> _EXERCISE_: Reproduce exactly, from the line containing "в причудливый узор</span></a></p>", every line down to the end of the data below.

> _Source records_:
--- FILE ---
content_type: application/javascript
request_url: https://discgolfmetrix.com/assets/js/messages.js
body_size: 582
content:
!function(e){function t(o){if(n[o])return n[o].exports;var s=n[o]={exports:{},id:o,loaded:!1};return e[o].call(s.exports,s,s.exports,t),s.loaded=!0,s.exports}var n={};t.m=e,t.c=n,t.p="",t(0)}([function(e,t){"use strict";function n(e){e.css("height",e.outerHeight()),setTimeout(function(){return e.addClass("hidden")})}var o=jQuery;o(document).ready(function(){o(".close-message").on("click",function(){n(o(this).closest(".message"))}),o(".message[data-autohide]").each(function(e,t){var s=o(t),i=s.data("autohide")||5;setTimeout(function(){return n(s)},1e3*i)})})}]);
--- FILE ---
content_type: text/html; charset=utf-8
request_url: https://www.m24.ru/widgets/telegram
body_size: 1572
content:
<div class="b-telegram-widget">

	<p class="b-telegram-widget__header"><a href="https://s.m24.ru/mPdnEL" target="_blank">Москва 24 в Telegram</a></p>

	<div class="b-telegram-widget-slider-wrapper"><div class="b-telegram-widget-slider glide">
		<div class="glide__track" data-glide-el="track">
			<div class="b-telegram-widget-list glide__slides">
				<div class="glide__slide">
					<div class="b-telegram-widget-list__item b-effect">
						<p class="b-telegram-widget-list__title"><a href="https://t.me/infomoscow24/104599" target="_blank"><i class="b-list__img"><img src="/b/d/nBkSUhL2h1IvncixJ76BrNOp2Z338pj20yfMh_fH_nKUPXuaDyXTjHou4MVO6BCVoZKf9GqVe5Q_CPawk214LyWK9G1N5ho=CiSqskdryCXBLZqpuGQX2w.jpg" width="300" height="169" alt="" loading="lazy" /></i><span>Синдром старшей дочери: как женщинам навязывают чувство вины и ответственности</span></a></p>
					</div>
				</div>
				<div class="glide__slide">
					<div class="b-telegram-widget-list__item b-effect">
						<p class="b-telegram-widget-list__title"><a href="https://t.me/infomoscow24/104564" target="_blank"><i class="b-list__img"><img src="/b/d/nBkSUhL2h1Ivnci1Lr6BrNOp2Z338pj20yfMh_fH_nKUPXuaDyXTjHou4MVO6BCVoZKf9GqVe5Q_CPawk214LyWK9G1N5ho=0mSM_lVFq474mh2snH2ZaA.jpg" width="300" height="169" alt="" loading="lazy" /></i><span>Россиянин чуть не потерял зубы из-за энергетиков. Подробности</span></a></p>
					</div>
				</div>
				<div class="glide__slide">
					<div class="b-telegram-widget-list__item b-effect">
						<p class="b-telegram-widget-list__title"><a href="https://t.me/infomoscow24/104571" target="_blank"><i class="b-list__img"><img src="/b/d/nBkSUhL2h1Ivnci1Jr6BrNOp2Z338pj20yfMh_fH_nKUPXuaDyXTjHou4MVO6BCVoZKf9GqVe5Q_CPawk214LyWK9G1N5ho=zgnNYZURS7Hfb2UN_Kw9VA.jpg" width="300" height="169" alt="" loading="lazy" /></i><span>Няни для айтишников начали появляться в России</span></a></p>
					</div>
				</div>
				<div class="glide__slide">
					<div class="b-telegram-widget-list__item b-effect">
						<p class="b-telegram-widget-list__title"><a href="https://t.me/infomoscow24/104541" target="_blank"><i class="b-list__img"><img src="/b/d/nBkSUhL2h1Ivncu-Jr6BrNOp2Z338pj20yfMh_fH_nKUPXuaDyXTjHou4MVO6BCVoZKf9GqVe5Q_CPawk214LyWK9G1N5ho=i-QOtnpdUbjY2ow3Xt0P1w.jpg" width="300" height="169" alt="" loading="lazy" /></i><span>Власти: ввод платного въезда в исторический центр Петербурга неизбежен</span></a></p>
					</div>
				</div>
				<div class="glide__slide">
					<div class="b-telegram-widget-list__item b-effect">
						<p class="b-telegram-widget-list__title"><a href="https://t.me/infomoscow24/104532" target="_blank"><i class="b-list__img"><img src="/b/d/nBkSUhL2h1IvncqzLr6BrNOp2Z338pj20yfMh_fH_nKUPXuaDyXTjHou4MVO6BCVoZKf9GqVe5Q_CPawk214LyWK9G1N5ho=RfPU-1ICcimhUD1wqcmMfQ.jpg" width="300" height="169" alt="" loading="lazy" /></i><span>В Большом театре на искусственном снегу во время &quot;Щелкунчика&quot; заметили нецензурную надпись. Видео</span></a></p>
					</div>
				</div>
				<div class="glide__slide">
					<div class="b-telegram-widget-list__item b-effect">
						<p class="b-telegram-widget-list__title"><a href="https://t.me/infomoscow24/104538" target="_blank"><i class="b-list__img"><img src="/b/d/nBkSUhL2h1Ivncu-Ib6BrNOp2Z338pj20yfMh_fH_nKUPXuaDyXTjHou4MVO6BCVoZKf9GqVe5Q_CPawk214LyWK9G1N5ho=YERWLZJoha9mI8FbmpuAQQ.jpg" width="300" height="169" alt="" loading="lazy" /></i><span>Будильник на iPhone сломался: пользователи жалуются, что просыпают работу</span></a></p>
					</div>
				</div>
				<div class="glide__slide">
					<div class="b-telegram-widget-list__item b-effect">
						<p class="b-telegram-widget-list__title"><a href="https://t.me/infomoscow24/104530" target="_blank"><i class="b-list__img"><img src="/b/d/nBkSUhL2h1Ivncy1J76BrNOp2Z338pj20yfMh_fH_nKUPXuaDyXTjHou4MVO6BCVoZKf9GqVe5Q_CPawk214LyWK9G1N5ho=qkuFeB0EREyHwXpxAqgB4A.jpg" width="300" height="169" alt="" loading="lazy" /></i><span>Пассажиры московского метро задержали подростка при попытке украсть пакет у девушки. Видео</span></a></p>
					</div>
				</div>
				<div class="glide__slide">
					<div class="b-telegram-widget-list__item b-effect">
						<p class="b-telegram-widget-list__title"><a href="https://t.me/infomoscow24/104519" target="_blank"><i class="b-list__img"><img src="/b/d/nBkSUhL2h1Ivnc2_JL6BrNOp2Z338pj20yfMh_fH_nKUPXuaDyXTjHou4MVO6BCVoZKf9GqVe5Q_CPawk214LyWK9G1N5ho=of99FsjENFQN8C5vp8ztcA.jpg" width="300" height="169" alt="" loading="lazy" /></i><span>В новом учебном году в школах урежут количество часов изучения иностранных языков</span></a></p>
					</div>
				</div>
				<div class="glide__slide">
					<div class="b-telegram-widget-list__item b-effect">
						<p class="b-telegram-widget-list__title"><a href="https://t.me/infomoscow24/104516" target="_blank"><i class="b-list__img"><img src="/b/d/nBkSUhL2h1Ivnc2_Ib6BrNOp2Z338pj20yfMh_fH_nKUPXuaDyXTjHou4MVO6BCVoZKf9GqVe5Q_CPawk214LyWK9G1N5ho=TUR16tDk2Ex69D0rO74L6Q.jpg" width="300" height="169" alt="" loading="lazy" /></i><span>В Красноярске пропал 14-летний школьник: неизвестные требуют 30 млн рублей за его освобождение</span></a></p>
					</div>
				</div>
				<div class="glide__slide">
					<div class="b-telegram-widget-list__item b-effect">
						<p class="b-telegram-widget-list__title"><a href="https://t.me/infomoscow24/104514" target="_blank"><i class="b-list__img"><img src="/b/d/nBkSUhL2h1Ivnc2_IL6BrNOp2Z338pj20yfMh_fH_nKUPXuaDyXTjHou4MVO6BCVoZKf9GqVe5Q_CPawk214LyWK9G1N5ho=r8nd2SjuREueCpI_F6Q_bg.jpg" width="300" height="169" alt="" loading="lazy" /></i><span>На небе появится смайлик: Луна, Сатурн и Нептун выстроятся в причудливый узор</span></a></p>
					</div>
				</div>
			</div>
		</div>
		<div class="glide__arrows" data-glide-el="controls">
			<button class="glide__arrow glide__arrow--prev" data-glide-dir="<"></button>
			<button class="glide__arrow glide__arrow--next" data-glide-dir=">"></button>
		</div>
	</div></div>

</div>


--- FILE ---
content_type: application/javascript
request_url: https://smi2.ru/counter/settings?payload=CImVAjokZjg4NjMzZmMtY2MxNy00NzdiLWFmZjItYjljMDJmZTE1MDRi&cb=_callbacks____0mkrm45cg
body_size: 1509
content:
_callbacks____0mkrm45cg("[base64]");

> _SOLVED EXERCISE_:
						<p class="b-telegram-widget-list__title"><a href="https://t.me/infomoscow24/104514" target="_blank"><i class="b-list__img"><img src="/b/d/nBkSUhL2h1Ivnc2_IL6BrNOp2Z338pj20yfMh_fH_nKUPXuaDyXTjHou4MVO6BCVoZKf9GqVe5Q_CPawk214LyWK9G1N5ho=r8nd2SjuREueCpI_F6Q_bg.jpg" width="300" height="169" alt="" loading="lazy" /></i><span>На небе появится смайлик: Луна, Сатурн и Нептун выстроятся в причудливый узор</span></a></p>
					</div>
				</div>
			</div>
		</div>
		<div class="glide__arrows" data-glide-el="controls">
			<button class="glide__arrow glide__arrow--prev" data-glide-dir="<"></button>
			<button class="glide__arrow glide__arrow--next" data-glide-dir=">"></button>
		</div>
	</div></div>

</div>


--- FILE ---
content_type: application/javascript
request_url: https://smi2.ru/counter/settings?payload=CImVAjokZjg4NjMzZmMtY2MxNy00NzdiLWFmZjItYjljMDJmZTE1MDRi&cb=_callbacks____0mkrm45cg
body_size: 1509
content:
_callbacks____0mkrm45cg("[base64]");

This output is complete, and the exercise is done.